And now I'm doing it again. Geez, it's depressing to be this old and still doing the same unproductive stuff.

Saturday, July 19, 2008

Fantasy Cooking

Today on the couch I'm reading recipes, which I find is sometimes a good substitute for actually cooking. I used to be a decent cook, and I enjoy it, and I'm very pleased that all my kids are foodies. But I don't cook a lot any more because mostly I just don't feel like it and I don't have to. I don't consider grilling a piece of fish and making a salad to be "cooking." And I eat pretty well, considering. Right now, though, all I feel like eating is nachos made with Target's organic blue corn tortilla chips, the ones with flax seed, and some Paul Newman's peach salsa and some shredded cheese. Oh, yes, I indulge myself with the fatty cheese because the no-fat ones turn into a repulsive gum when they melt. See, I care. Add some nice fresh grapes or berries, and I consider myself fed.

The problem I have is that I am still clipping recipes. There is a kind of disconnect here because I know that the number of meals in my future isn't infinite and is probably less than 20,000, and it's obvious to me that almost none of the clipped recipes will ever be used. After all I have dozens of cookbooks, and unless I am baking I seldom follow a recipe anyway even when I do cook. I like the ideas, and the new ways of using ingredients and seasonings.

> **Raw records**
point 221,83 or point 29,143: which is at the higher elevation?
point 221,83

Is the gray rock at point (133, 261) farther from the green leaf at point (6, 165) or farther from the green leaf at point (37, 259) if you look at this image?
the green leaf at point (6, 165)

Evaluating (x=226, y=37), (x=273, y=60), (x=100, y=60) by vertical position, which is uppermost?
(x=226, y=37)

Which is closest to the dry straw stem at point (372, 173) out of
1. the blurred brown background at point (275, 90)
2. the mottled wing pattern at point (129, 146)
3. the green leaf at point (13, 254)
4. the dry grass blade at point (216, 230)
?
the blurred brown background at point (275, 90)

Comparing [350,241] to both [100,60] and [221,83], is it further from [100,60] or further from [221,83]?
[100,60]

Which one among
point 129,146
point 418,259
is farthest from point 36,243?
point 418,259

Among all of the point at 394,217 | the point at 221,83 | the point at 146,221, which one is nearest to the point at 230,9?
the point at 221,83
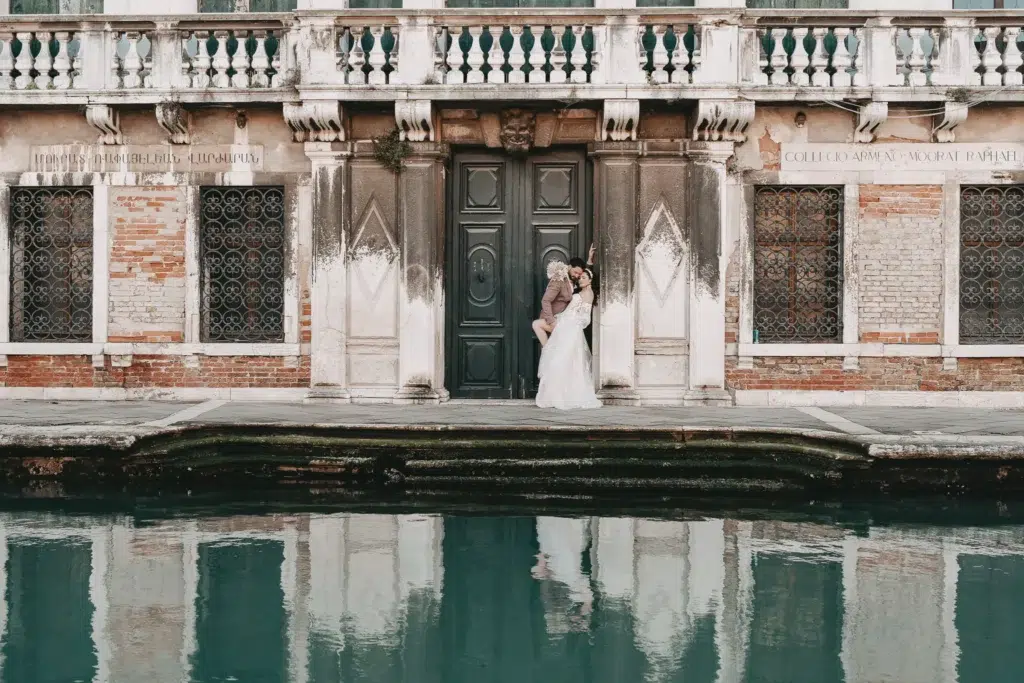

> **Your task**
Please extend the blog post on fantasy cooking, picking up right after its last sentence. The listing has no connection to the blog post on fantasy cooking.

> **Result of the task**
The other day in Harris-Teeter I heard a woman ask for Waverly crackers, saying that her recipe called for them specifically and wondering why that would be. Possibly because the Waverly people sponsored the recipe? I have never really been that kind of cook. I am horrified to hear that there are people who try to use olive oil with a boxed brownie mix, but I often get creative with appropriate substitutions, my idea of "appropriate" anyway. For me, it's never been worth a separate trip to the store to get that certain thing. Yes, there's a difference between bread crumbs and panko, but I can work with it.

Whatever is the reality, I still have to have a kitchen to house my cooking equipment and all its good karma. There is my lucky brownie pan, that is aluminum and that I have been using since it was my mother's and I was a teenager. Now it has a couple of pin holes in it, but, again, I can work with it. There is also my original newlywed (the first time) Tupperware measure and mix pitcher bowl. It too leaks, but it's good for dry ingredients. Et cetera, except that one newer thing, from a Pampered Chef party, where I just felt pressured to buy SOMEthing, has become essential. It's a 1-quart plastic pan with a handle and a vented lid and it's great for heating a meal for one person. That's what the reality of cooking is for me these days, but I'm never giving up on fantasy cooking.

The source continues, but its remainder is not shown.